I swallowed a laugh because I suspected he was talking in his sleep. But lying close felt nice, like I had a place, that I wasn’t homeless, weighted with a dead girl’s token, and doing things that scared me.
We woke like that in the morning, still intertwined. When I opened my eyes, his were open too.
“I wouldn’t share a bed with my parents,” I said. “Too worried I’d flail at a dream and chop off their heads.”
“I like that you’re not worried with me,” he said, touching my cheek.
“Oh, it’s not that so much. If I accidentally killed you in my sleep, just think of all the problems solved.”
“With that kind of power logic, you should be the thinker.”
We were both slow to get up. Holding someone in the morning can be a lazy and euphoric way to start the day. I did kiss him again. Not like the night before, partly because he kept grinning.
“Am I the cause of all this amusement?” I asked him.
“I’m just happy. Really happy. And so relieved.”
“Because of me?”
He nodded, still grinning, and kissed my forehead. “For the first time, I feel like everything’s going to work out, because I know what to do.”
“And what’s that?”
“At the moment, just this,” he said, touching my hair. “‘I am looped in the loops of her hair,’” he said, going back to Yeats.
For the next two weeks we slept beside each other at night.

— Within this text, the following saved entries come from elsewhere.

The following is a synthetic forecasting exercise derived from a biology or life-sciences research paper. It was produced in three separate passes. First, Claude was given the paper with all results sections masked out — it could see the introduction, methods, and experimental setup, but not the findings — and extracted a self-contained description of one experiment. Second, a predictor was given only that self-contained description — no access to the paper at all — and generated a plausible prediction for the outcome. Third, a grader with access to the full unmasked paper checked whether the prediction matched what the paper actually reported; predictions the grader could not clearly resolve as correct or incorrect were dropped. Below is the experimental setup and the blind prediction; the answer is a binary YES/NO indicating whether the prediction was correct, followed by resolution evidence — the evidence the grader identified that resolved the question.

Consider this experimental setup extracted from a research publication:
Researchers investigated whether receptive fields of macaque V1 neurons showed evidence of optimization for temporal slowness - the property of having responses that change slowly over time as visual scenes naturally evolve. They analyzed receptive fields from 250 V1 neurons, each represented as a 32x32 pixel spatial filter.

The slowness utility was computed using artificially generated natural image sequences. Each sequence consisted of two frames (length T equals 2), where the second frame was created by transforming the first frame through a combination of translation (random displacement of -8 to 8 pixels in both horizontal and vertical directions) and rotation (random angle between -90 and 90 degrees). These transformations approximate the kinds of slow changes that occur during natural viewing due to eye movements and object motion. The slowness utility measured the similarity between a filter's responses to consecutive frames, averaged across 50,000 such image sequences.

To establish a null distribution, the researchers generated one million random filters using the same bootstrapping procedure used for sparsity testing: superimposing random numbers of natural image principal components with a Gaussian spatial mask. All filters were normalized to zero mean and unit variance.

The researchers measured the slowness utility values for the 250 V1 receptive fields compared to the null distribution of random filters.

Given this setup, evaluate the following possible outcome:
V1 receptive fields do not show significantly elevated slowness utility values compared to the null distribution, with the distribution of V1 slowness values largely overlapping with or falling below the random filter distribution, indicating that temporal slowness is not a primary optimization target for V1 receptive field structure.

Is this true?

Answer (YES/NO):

By day we held hands. If he was on my right side, he held my Fido hand as if it were no different. And though I missed feeling his warmth and those electric pulses that shivered across my skin, I’d never felt so accepted, so wholly me, than when Wilder was holding the hand I’d made.
He worked on his computer while I bench-pressed the car in the garage or grocery shopped. We did a lot of stakeouts and ate dinner in the backseat. We stared at each other.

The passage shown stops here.